*** ESTRATTO DEL TESTO ***

Raccontare l’altro

Si è tenuto il 5 maggio a Roma Un'altra informazione è possibile: convegno sulle peripezie delle notizie: un nuovo modo di guardare al flusso informativo
Manifesto Un'altra informazione

Un convegno insolito, senza tavolo né sedie per i relatori, perché tutti si sentissero partecipanti attivi: così il moderatore ha presentato Un’altra informazione è possibile: convegno sulle peripezie delle notizie, promosso dal gruppo Agesci “Clan universitario di Roma” all’università La Sapienza, in collaborazione con Amu, Libera, NetOne e PuntoLab. Un momento in cui «capire come l’informazione può farci avvicinare all’altro, che spesso non conosciamo», attraverso un colloquio con rappresentanti di altrettanti modi “diversi” di fare informazione.

*** MATERIALE ESTRATTO ***

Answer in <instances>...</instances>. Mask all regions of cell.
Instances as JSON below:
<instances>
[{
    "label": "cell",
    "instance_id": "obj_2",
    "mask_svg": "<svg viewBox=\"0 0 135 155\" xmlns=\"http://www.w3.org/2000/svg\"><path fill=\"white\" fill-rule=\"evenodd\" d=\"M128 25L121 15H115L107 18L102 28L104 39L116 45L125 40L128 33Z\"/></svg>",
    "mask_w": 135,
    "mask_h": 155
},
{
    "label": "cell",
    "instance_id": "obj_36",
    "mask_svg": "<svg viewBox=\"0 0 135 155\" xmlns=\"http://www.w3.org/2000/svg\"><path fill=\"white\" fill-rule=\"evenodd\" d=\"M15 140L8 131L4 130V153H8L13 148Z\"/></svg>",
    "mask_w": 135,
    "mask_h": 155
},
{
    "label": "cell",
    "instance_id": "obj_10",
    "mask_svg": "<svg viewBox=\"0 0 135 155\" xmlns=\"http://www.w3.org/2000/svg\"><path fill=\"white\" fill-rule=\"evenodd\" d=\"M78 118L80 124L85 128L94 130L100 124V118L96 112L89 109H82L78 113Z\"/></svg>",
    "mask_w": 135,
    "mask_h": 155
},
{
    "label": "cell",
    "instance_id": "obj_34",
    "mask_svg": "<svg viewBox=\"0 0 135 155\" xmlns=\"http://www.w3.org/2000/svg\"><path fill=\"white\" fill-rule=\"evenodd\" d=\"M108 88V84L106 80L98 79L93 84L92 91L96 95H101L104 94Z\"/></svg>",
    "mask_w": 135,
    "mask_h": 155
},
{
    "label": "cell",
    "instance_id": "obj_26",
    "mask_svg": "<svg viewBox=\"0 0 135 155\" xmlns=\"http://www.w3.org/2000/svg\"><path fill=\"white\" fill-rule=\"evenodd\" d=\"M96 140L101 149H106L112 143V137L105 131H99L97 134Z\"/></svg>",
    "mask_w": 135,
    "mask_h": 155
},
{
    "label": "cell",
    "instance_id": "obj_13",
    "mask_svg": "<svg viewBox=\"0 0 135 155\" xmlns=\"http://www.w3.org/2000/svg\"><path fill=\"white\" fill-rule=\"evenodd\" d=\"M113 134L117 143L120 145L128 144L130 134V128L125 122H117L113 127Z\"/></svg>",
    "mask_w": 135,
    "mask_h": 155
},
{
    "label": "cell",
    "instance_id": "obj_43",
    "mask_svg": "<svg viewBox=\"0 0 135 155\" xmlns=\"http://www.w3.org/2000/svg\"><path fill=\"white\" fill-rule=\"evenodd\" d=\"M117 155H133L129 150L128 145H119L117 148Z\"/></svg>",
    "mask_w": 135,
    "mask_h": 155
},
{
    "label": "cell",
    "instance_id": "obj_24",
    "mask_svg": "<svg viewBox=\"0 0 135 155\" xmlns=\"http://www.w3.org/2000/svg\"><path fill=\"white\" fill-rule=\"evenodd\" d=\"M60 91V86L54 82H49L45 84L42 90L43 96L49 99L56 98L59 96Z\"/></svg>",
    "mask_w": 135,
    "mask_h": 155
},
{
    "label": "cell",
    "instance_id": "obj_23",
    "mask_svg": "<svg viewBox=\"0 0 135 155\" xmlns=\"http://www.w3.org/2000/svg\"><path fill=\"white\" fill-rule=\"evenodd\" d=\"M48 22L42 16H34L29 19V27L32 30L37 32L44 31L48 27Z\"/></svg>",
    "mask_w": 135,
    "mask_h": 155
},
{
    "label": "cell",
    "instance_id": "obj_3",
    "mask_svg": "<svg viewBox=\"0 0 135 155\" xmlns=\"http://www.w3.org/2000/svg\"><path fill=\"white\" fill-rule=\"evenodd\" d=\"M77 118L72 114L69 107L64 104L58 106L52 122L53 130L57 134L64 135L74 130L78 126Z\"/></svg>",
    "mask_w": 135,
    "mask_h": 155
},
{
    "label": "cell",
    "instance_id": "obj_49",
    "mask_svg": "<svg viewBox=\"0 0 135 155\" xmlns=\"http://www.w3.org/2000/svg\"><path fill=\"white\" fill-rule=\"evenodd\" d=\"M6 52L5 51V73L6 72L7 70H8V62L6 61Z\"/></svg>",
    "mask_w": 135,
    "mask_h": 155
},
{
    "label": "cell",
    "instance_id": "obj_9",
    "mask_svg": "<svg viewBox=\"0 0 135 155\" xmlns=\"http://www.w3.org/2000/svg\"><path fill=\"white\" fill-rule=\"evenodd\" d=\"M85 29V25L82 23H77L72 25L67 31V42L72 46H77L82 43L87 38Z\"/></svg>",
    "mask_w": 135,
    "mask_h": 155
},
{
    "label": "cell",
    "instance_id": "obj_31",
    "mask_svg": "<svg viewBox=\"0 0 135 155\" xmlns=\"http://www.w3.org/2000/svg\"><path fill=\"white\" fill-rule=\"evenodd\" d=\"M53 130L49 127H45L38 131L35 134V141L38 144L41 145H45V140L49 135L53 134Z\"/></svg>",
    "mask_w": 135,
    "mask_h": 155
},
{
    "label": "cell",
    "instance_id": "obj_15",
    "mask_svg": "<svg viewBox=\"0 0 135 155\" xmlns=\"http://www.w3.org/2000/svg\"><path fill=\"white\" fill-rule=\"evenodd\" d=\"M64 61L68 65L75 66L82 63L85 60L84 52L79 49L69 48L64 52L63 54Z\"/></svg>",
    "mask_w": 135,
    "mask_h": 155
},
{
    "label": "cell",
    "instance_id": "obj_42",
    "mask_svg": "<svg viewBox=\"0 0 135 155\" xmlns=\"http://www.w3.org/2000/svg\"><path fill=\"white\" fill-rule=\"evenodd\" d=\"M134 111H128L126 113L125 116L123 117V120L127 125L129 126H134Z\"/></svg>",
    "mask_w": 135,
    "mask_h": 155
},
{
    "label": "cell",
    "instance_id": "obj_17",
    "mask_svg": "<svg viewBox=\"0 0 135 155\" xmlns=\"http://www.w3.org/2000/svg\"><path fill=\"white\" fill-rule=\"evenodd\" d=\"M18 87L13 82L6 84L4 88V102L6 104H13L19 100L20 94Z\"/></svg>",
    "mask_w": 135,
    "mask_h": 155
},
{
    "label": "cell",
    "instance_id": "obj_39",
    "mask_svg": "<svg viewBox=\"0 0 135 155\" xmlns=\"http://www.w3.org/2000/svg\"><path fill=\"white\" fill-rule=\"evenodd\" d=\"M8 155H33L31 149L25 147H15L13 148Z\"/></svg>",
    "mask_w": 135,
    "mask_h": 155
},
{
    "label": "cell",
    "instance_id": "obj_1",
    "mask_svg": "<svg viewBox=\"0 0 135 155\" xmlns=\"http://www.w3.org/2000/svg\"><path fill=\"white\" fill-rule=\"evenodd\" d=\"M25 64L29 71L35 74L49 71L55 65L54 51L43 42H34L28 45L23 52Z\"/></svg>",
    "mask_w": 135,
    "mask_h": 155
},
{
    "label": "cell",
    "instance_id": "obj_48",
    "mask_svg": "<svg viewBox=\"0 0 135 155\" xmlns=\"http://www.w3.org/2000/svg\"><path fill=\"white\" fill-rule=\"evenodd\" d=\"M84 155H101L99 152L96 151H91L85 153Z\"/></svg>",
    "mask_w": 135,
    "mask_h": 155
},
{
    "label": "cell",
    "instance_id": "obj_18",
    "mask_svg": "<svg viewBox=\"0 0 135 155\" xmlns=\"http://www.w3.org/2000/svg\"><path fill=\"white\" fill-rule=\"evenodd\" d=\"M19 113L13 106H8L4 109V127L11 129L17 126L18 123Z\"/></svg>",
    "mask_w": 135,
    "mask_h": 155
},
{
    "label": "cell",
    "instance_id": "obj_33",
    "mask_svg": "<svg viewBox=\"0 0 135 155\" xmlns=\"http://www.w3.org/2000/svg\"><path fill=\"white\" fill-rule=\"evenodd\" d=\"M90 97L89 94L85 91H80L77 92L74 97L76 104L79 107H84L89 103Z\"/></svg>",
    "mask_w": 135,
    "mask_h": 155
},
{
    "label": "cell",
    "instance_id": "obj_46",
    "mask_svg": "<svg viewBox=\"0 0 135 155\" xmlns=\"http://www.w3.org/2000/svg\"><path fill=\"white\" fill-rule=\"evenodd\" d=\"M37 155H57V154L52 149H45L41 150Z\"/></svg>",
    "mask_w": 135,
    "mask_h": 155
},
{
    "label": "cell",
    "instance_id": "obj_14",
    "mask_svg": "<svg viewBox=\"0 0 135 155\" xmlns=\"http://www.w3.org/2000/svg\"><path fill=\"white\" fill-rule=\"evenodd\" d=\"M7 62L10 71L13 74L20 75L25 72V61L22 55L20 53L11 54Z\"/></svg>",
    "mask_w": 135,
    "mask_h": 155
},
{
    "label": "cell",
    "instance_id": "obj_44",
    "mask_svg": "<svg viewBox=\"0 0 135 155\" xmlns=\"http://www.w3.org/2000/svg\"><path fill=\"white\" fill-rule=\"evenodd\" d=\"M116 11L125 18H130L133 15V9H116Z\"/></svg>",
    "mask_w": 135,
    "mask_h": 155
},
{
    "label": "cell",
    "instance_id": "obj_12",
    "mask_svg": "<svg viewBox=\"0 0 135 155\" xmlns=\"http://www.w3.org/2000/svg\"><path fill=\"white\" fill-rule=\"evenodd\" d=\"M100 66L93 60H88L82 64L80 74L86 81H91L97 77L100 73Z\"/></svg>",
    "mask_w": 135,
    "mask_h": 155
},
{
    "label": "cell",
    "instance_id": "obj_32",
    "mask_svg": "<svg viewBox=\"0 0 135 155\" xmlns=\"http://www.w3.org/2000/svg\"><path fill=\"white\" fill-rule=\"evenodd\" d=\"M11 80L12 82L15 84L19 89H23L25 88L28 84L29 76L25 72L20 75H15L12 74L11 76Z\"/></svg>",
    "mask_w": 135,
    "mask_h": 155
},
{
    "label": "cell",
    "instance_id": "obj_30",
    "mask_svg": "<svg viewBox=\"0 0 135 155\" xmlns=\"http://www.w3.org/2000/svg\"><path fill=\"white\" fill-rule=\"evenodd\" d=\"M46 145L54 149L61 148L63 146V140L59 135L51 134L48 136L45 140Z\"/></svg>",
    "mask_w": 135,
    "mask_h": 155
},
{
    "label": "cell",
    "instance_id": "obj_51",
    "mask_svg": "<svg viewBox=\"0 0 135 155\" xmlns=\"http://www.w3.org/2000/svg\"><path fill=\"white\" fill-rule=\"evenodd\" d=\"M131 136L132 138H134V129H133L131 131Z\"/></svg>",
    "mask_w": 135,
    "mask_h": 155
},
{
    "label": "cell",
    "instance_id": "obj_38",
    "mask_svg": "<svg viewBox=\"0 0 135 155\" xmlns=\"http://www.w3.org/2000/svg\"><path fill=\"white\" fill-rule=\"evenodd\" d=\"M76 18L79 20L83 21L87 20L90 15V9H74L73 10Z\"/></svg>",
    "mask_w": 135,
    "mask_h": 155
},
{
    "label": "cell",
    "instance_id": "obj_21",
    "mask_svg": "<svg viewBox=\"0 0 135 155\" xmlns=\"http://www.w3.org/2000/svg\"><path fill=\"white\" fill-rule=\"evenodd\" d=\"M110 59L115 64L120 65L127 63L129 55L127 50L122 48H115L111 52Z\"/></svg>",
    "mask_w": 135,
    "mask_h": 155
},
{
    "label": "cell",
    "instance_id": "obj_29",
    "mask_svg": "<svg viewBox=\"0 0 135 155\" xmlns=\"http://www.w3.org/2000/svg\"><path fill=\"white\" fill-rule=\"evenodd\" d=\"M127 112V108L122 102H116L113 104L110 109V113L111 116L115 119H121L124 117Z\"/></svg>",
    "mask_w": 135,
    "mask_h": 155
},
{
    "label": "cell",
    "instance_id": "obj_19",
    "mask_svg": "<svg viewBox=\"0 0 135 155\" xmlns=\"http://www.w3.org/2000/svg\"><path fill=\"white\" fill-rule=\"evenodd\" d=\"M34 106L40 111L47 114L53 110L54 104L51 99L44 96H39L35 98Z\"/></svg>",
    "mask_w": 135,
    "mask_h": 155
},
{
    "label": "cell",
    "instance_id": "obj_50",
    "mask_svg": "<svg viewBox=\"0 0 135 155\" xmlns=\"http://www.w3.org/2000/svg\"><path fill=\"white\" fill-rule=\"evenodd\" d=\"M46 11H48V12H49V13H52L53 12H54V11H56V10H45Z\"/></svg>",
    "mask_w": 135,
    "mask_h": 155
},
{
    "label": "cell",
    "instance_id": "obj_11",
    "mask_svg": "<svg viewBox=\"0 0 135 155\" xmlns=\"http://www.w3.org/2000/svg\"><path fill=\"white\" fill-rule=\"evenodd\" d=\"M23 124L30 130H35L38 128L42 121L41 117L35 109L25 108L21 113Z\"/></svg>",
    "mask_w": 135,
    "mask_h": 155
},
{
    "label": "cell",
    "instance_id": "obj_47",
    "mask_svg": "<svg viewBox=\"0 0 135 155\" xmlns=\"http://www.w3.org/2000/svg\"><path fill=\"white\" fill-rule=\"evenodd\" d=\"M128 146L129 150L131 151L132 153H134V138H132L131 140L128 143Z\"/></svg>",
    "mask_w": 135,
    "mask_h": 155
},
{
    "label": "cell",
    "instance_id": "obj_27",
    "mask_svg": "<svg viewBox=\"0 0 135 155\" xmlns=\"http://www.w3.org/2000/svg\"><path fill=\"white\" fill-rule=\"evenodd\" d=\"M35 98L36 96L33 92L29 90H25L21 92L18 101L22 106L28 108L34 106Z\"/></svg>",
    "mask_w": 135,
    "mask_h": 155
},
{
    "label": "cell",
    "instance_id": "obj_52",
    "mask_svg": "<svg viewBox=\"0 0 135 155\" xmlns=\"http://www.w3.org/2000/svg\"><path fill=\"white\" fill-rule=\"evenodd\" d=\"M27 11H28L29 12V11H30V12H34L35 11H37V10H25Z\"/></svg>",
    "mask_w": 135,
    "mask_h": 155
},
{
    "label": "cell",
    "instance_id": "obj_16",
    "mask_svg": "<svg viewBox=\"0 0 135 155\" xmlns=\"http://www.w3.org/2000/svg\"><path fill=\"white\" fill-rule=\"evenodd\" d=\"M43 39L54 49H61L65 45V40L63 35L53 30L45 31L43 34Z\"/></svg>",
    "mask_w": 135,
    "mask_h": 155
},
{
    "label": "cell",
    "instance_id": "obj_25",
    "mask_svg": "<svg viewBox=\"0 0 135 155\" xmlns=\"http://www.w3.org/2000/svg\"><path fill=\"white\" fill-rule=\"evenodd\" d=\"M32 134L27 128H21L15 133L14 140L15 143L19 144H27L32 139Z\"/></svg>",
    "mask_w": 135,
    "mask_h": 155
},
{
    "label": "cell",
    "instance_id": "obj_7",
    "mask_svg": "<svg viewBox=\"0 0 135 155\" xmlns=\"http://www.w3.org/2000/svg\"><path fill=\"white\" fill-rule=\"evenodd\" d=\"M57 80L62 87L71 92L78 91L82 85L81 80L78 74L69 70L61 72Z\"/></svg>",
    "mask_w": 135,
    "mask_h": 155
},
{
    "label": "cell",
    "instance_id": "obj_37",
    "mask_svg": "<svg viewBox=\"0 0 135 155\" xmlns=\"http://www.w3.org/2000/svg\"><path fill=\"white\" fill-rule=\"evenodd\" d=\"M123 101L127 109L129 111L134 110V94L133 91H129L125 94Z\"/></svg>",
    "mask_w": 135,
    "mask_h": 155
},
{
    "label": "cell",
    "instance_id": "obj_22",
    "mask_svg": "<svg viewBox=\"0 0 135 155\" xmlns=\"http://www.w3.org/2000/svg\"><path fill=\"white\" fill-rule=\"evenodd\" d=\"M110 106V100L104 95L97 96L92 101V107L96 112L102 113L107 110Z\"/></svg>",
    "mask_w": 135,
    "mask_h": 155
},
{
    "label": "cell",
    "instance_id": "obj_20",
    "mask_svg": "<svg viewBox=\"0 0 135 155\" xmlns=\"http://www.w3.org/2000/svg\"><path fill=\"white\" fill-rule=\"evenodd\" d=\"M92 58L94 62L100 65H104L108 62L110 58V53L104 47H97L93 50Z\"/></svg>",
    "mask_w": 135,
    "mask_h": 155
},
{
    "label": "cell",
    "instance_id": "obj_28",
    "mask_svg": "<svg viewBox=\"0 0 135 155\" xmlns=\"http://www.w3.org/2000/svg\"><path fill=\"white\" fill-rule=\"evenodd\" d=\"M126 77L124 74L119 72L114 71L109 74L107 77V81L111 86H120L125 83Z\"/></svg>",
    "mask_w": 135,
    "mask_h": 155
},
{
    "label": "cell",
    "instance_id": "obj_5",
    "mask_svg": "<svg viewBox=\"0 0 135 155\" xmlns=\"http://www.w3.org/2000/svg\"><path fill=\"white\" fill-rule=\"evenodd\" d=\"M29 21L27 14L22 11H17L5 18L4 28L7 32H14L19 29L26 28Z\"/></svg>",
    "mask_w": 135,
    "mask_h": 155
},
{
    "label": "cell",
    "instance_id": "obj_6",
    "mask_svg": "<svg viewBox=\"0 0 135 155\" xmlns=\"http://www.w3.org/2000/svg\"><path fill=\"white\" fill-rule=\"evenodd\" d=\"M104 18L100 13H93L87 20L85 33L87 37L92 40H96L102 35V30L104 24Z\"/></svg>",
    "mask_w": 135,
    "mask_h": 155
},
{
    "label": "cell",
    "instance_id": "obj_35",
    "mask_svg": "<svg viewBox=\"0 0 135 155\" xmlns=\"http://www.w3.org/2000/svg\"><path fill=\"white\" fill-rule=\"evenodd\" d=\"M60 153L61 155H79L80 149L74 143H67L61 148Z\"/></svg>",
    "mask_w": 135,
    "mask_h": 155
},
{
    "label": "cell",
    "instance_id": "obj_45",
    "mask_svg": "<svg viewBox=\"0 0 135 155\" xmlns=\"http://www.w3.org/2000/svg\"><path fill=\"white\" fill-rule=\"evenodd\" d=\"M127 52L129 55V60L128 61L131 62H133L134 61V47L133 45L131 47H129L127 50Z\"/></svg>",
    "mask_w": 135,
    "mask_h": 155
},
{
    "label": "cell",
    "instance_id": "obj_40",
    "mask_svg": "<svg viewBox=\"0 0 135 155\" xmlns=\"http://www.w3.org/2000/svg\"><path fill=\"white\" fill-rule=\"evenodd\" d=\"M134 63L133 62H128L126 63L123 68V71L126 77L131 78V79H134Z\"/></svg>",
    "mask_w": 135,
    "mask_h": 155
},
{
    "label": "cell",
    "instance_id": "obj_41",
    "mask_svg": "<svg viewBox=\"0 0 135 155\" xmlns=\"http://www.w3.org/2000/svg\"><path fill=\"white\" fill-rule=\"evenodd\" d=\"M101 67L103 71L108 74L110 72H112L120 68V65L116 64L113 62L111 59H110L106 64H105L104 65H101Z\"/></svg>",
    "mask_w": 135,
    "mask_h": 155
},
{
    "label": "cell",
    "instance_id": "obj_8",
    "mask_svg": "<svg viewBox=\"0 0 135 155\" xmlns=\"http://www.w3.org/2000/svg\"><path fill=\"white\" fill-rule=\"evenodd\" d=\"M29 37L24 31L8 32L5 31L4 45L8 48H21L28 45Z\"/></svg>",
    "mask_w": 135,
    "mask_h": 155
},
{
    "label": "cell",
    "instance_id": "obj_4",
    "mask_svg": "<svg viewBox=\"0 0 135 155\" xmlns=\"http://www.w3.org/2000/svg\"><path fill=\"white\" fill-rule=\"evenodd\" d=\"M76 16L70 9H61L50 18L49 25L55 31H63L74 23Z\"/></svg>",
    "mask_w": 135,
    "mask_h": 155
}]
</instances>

***

**SU COSA LAVORARE:** Ripeti parola per parola il brano dell'articolo sul convegno da "Un convegno insolito, senza" a "di fare informazione.". Le voci raccolte non servono allo svolgimento.

**RISULTATO DEL LAVORO:**
Un convegno insolito, senza tavolo né sedie per i relatori, perché tutti si sentissero partecipanti attivi: così il moderatore ha presentato Un’altra informazione è possibile: convegno sulle peripezie delle notizie, promosso dal gruppo Agesci “Clan universitario di Roma” all’università La Sapienza, in collaborazione con Amu, Libera, NetOne e PuntoLab. Un momento in cui «capire come l’informazione può farci avvicinare all’altro, che spesso non conosciamo», attraverso un colloquio con rappresentanti di altrettanti modi “diversi” di fare informazione.